Introduction
The liver is wedged-shaped, largest of the abdominal viscera, occupying most of the right hypochondrium and epigastrium, and frequently extends into the left hypochondrium as far as the left lateral line. As the body grows from infancy to adulthood, the liver rapidly increases in size. The size of the liver also varies according to sex, age and body size. The capsule is no longer thought to play an important part in maintaining the integrity of the shape of the liver.1
The liver is responsible for a wide range of metabolic activities including homeostasis, nutrition, immune defences, blood detoxification and purification, synthesis of plasma proteins, production of bile and the metabolism of carbohydrates, fats and proteins. In man, the liver is essential for survival since there is no artificial organ or equipment to compensate for the absence of liver function.1 It is an important site of haemopoiesis in the fetus.1
The complexity of liver function and its importance in body homeostasis has encouraged many anatomists to study the morphological features of the organ in considerable details. Despite recent technological advances in the evaluation of liver parenchyma using imaging techniques, such as computed tomography or nuclear magnetic resonance,2 detailed studies of the macroscopic anatomy of cadaveric livers can still contribute to the identification of important anatomical variations. In many cases, such variations have enabled researches to understand specific responses to therapies applied in the treatment of liver disease.

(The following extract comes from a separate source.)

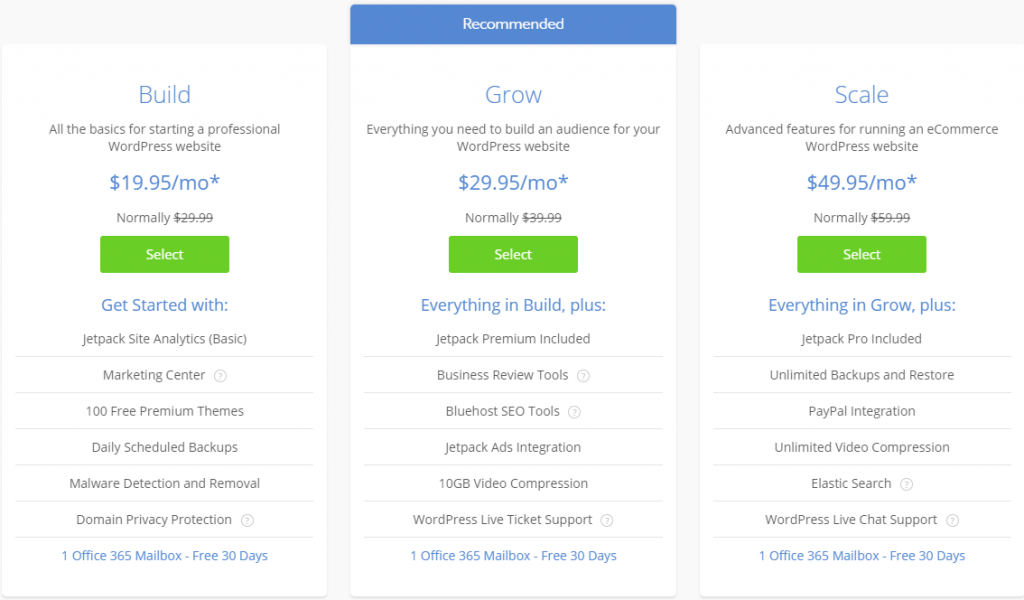 Bluehost WordPress Plans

The major fissures are the important landmarks for interpreting the lobar anatomy and locating the liver lesions. In the era of imaging and minimally invasive approaches, it is very important on the part of both the radiologists and operating surgeons to have a thorough knowledge of the anatomy and the commonly occurring variations of this organ. Anatomists witness most of the variations of the lobes and fissures of the liver. Although the segmental anatomy of the liver has been extensively researched, there are very few studies regarding the surface variations of the liver.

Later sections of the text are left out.